Stated goal A |
In the passage on optimal linear filtering, what name is given to the matrix equation that gives the optimal filter coefficients?
Stated goal B |
Carry the passage on optimal linear filtering forward from its last sentence.

Document section |

● ● ● ● ●

This completes the proof.

The significance of this theorem is that it allows us to write the error in terms of \(R_{YX}[k]\), \(R_X[k]\) and \(R_Y[k]\). As we have mentioned, while we can solve the randomized optimization Eq. (10.35), the resulting solution will be a random vector depending on the particular realizations \(X[n]\) and \(Y[n]\). Switching from Eq. (10.35) to Eq. (10.36) eliminates the randomness because we have taken the expectation. The resulting optimization according to the theorem is also convenient. Instead of seeking individual realizations, we only need to know the overall statistical description of the data through \(R_{YX}[k]\), \(R_X[k]\) and \(R_Y[k]\). These can be estimated through modeling or pseudorandom signals.

The solution to the optimal linear filter problem is summarized by the Yule-Walker equation:

Theorem 10.9

The solution \(\{h[0],\ldots,h[K-1]\}\) to the optimal linear filter problem

$$\minimize{\{h[k]\}_{k=0}^{K-1}} \;\; \E_{X,Y} \left[\left( Y[n] - \sum_{k=0}^{K-1} h[k]X[n-k] \right)^2\right]$$

is given by the following matrix equation:

$$\left( \begin{array}{c} R_{YX}[0] \\ R_{YX}[1] \\ \vdots \\ R_{YX}[K-1] \\ \end{array} \right)=\left( \begin{array}{cccc} R_X[0] & R_X[1] & \cdots & R_X[K-1] \\ R_X[1] & R_X[0] & \cdots & \vdots \\ \vdots & \vdots & \ddots & \vdots \\ R_X[K-1] & R_X[K-2] & \cdots & R_X[0] \\ \end{array} \right)\left( \begin{array}{c} h[0] \\ h[1] \\ \vdots \\ h[K-1] \\ \end{array} \right),$$

which is known as the Yule-Walker equation.

Therefore, by solving the simple linear problem given by the Yule-Walker equation, we will find the optimal linear filter solution.

Proof. Since the error is a squared norm, the optimal solution is obtained by taking the derivative:

$$\begin{aligned} &\frac{d}{dh[i]} \E_{X,Y}\left[\left( Y[n] - \widehat{Y}[n] \right)^2\right]\\ &= \frac{d}{dh[i]} \left\{R_Y[0] -2 \sum_{k=0}^{K-1} h[k] R_{YX}[k] + \sum_{k=0}^{K-1} \sum_{j=0}^{K-1} h[k] h[j] R_{X}[j-k]\right\}\\ &=0 - 2 R_{YX}[i] + 2 \sum_{k=0}^{K-1} h[k] R_X[i-k], \end{aligned}$$

in which the derivative of the last term is computed by noting that

$$\begin{aligned} &\frac{d}{dh[i]}\sum_{k=0}^{K-1} \sum_{j=0}^{K-1} h[k] h[j] R_{X}[j-k]\\ &= \frac{d}{dh[i]} \sum_{j=0}^{K-1} h[j]^2 R_X[0] + \frac{d}{dh[i]} \sum_{k=0}^{K-1} \sum_{j\not=k} h[k] h[j] R_{X}[j-k]\\ &= 2 \sum_{k=0}^{K-1} h[k] R_X[i-k]. \end{aligned}$$

Equating the derivative to zero yields

$$R_{YX}[i] = \sum_{k=0}^{K-1} h[k] R_X[i-k], \qquad i = 0,\ldots,K-1,$$

and putting the above equations into the matrix-vector form we complete the proof.

● ● ● ● ●

Record list |
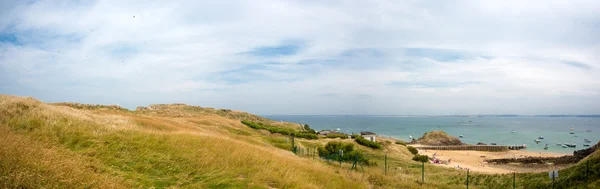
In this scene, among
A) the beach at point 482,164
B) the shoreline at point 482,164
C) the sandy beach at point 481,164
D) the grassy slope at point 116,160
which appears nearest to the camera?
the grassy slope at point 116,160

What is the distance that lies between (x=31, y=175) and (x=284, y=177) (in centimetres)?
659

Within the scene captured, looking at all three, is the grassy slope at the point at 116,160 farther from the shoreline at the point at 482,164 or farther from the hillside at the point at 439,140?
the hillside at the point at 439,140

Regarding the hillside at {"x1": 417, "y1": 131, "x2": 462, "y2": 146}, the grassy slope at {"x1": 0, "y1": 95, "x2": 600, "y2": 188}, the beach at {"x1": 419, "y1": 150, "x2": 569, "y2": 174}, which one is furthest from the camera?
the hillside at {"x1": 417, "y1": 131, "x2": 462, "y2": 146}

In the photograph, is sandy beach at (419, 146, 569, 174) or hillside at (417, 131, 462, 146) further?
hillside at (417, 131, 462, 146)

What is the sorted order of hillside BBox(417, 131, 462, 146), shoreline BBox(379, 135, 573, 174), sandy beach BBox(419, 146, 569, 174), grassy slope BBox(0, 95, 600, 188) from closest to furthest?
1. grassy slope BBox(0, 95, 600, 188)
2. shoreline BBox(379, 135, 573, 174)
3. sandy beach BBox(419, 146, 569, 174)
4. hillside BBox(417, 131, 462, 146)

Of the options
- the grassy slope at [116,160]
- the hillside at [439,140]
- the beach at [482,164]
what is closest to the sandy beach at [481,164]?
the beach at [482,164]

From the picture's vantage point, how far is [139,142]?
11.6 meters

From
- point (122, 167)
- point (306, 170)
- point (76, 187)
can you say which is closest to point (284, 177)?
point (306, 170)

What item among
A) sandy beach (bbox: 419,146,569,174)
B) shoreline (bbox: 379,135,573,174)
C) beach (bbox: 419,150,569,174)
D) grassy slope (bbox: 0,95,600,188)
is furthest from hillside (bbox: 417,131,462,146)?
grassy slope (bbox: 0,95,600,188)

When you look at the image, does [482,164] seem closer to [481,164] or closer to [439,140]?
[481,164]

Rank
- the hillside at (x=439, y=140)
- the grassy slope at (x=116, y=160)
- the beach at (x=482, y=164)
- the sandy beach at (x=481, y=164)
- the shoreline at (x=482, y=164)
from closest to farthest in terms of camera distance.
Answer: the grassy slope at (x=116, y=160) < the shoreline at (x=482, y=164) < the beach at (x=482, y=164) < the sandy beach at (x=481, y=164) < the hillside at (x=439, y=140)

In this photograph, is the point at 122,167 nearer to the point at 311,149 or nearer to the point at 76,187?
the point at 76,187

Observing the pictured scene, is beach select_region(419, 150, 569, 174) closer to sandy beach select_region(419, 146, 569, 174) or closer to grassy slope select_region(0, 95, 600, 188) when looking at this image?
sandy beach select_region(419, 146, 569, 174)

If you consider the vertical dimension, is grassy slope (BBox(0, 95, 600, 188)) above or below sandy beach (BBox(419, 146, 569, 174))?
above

● ● ● ● ●

Right answer A |
The Yule-Walker equation.

Right answer B |
The matrix in the Yule-Walker equation is a Toeplitz matrix, in which each row is a shifted version of the preceding row. This matrix structure is a consequence of a WSS process so that the autocorrelation function is determined by the time difference \(k\) and not by the starting and end times.

Remark. If we take the derivative of the loss w.r.t. \(h[i]\), we have that

$$\begin{aligned} 0 &=\frac{d}{dh[i]} \E_{X,Y}\left[\left( Y[n] - \widehat{Y}[n] \right)^2\right] = -2 \E\left[ \left(Y[n] - \widehat{Y}[n]\right) X[n-i] \right]. \end{aligned}$$

This condition is known as the orthogonality condition, as it says that the error \(Y[n]-\widehat{Y}[n]\) is orthogonal to the signal \(X[n-i]\).

10.6.4Linear prediction

We now demonstrate how to use the Yule-Walker equation in modeling an autoregressive process. The procedure in this simple example can be used in speech processing and time-series forecasting.

Suppose that we have a WSS random process \(Y[n]\). We would like to predict the future samples by using the most recent \(K\) samples through an autoregressive model. Since the model is linear, we can write

$$\begin{aligned} Y[n] = \sum_{k=1}^K h[k] Y[n-k] + E[n]. \end{aligned}$$

In this model, we say that the predicted value \(\widehat{Y}[n]\) is a linear combination of the past \(K\) samples, albeit with an approximation error \(E[n]\).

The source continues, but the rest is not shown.